GOUVERNANCE – Les députés sensibilisés à la législation sur la protection des lanceurs d’alerte et sur la répression des représailles

Photo : CSI

L’avant-projet de loi relatif à la protection des lanceurs d’alerte et à la répression des représailles présenté aux députés. La rencontre, initiée par le Comité pour la sauvegarde de l’Intégrité (CSI), avec l’appui de l’Office des nations unies contre la drogue et le crime, a eu lieu la semaine dernière. Elle visait à informer les députés de la nécessité de sécuriser les auteurs de signalements d’infractions afin de renforcer la transparence dans la gestion des affaires publiques à Madagascar.

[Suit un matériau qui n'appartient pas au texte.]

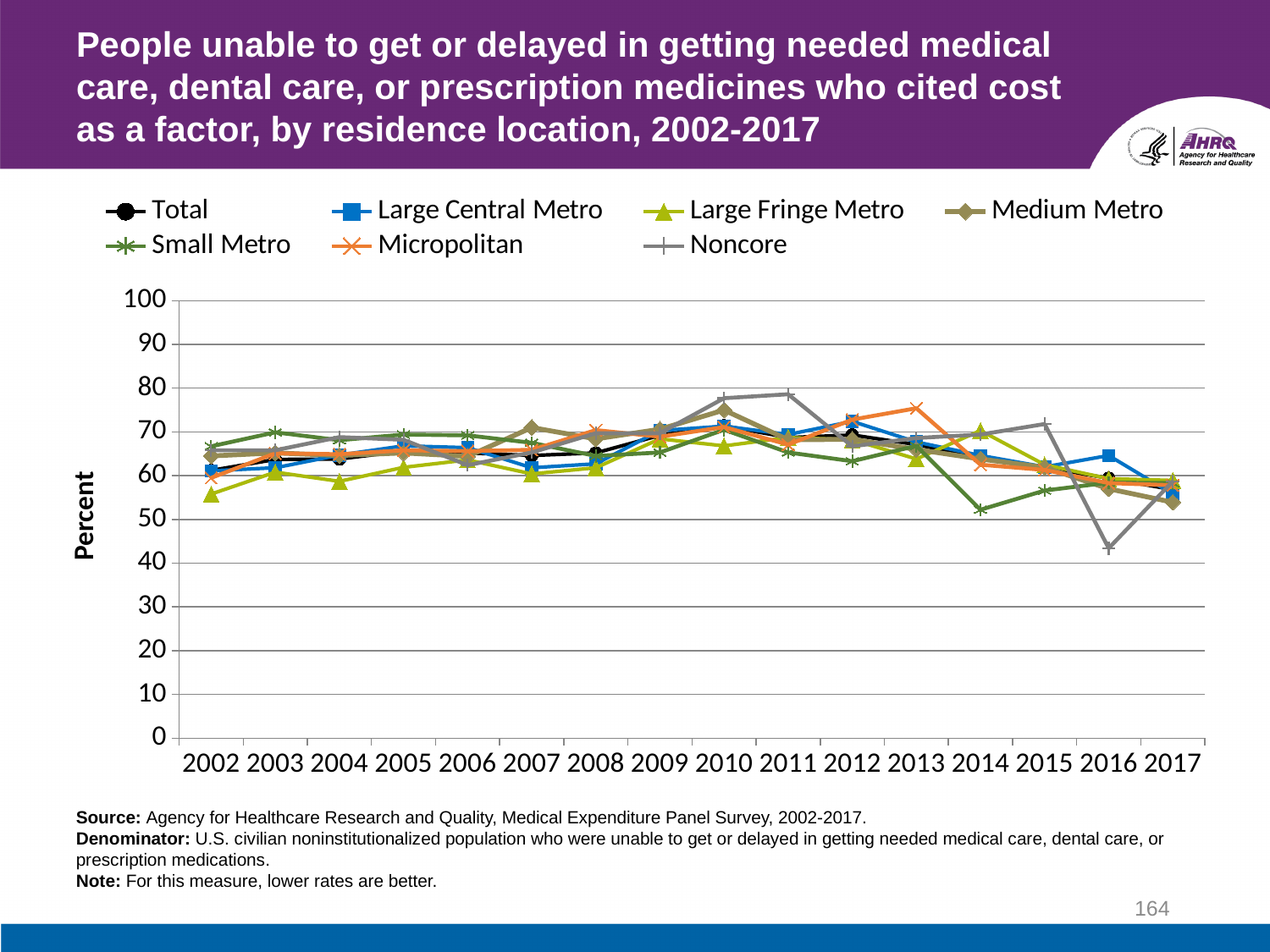
How many years are shown along the x axis? 16 What kind of chart is shown on the slide? line chart Is the value for Noncore in 2016 greater or less than 50? less Which series has the highest value in 2013? Micropolitan Is the value for Noncore in 2011 greater or less than 70? greater Is the value for Small Metro in 2014 greater or less than 60? less Does the Noncore line rise or fall from 2015 to 2016? fall Which series has the lowest value in 2016? Noncore In 2016, which is larger: the value for Large Central Metro or the value for Noncore? Large Central Metro Which series has the lowest value in 2014? Small Metro How many series does the legend list? 8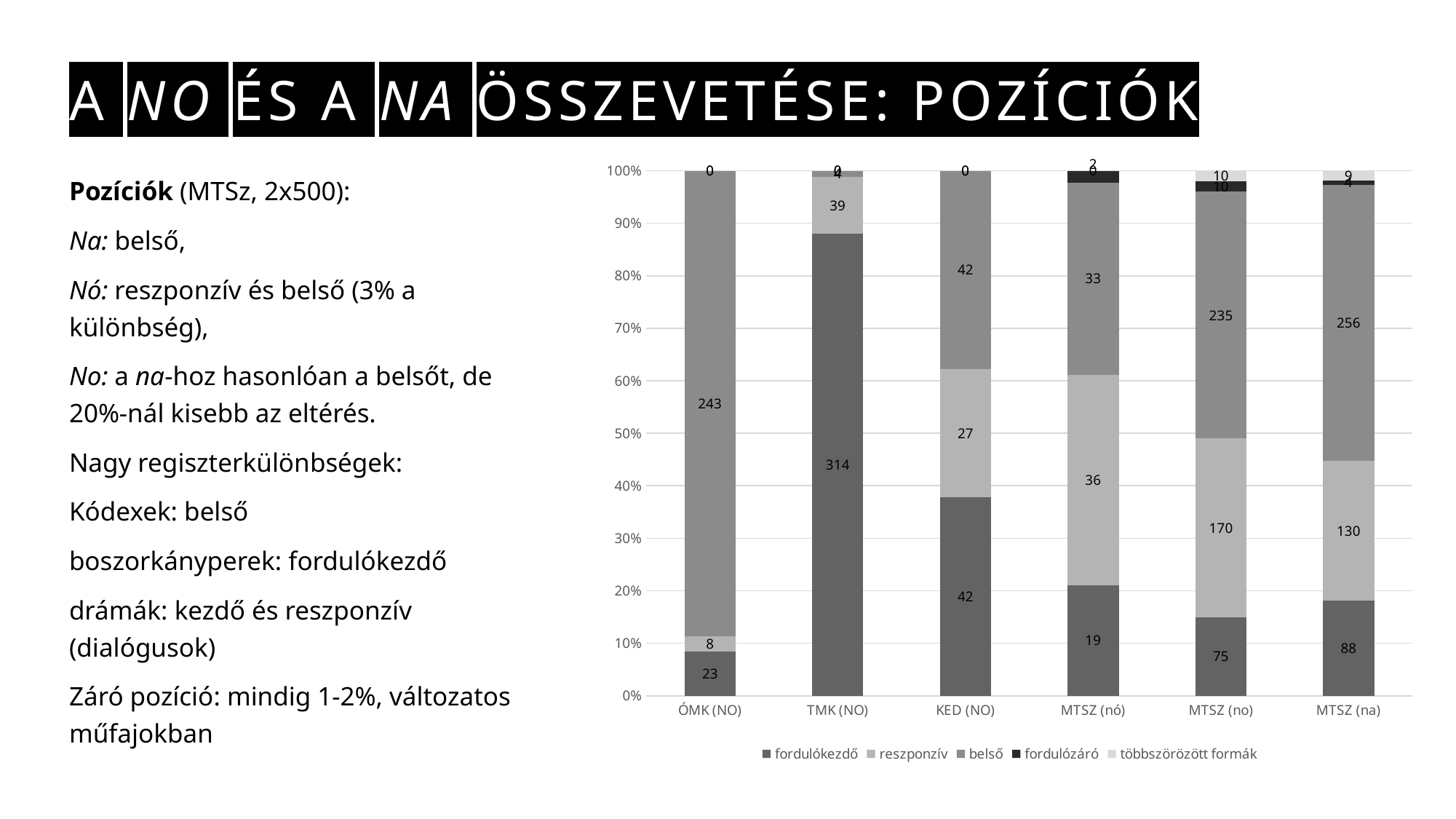
What kind of chart is shown on the slide? stacked bar chart What is the total of all segments in the MTSZ (no) bar? 500 What is the fordulókezdő value for TMK (NO)? 314 How many series does the chart's legend list? 5 What is the belső value for ÓMK (NO)? 243 Is the fordulókezdő share of the TMK (NO) bar greater or less than 80%? greater What is the difference between the belső values for MTSZ (na) and MTSZ (no)? 21 What is the belső value for MTSZ (na)? 256 How many categories are shown on the x axis of the chart? 6 Which has the larger fordulókezdő value, MTSZ (na) or MTSZ (no)? MTSZ (na) Which category has the highest fordulókezdő value? TMK (NO) What is the reszponzív value for MTSZ (no)? 170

Ce texte intervient dans un contexte où Madagascar stagne à la 145ᵉ place sur 180 pays dans le dernier Indice de perception de la corruption (IPC) de Transparency International, avec un score de 25/100. Selon le CSI, les mécanismes actuels présentent des insuffisances face à la vulnérabilité des citoyens dénonçant des faits illicites, ce qui limite l’efficacité des politiques de lutte contre les détournements de fonds et les abus de pouvoir.

Le dispositif proposé par le CSI s’articule autour de cinq axes techniques, dont l’instauration de canaux de signalement confidentiels, la garantie d’une protection contre les représailles directes ou indirectes, l’application de sanctions à l’encontre des auteurs de ces actes, ainsi que des mesures de réparation pour les victimes. L’objectif est d’aligner le cadre juridique national sur les standards internationaux afin de sécuriser le processus de dénonciation.

Tsiry Razafimandimby, secrétaire exécutif du CSI, indique que la protection des lanceurs d’alerte est un levier pour instaurer un climat de confiance entre les citoyens et l’État. L’institution sollicite désormais l’engagement des parlementaires pour l’adoption de ce texte, présenté comme une étape vers l’amélioration de la gouvernance et la préservation de l’intérêt général à Madagascar.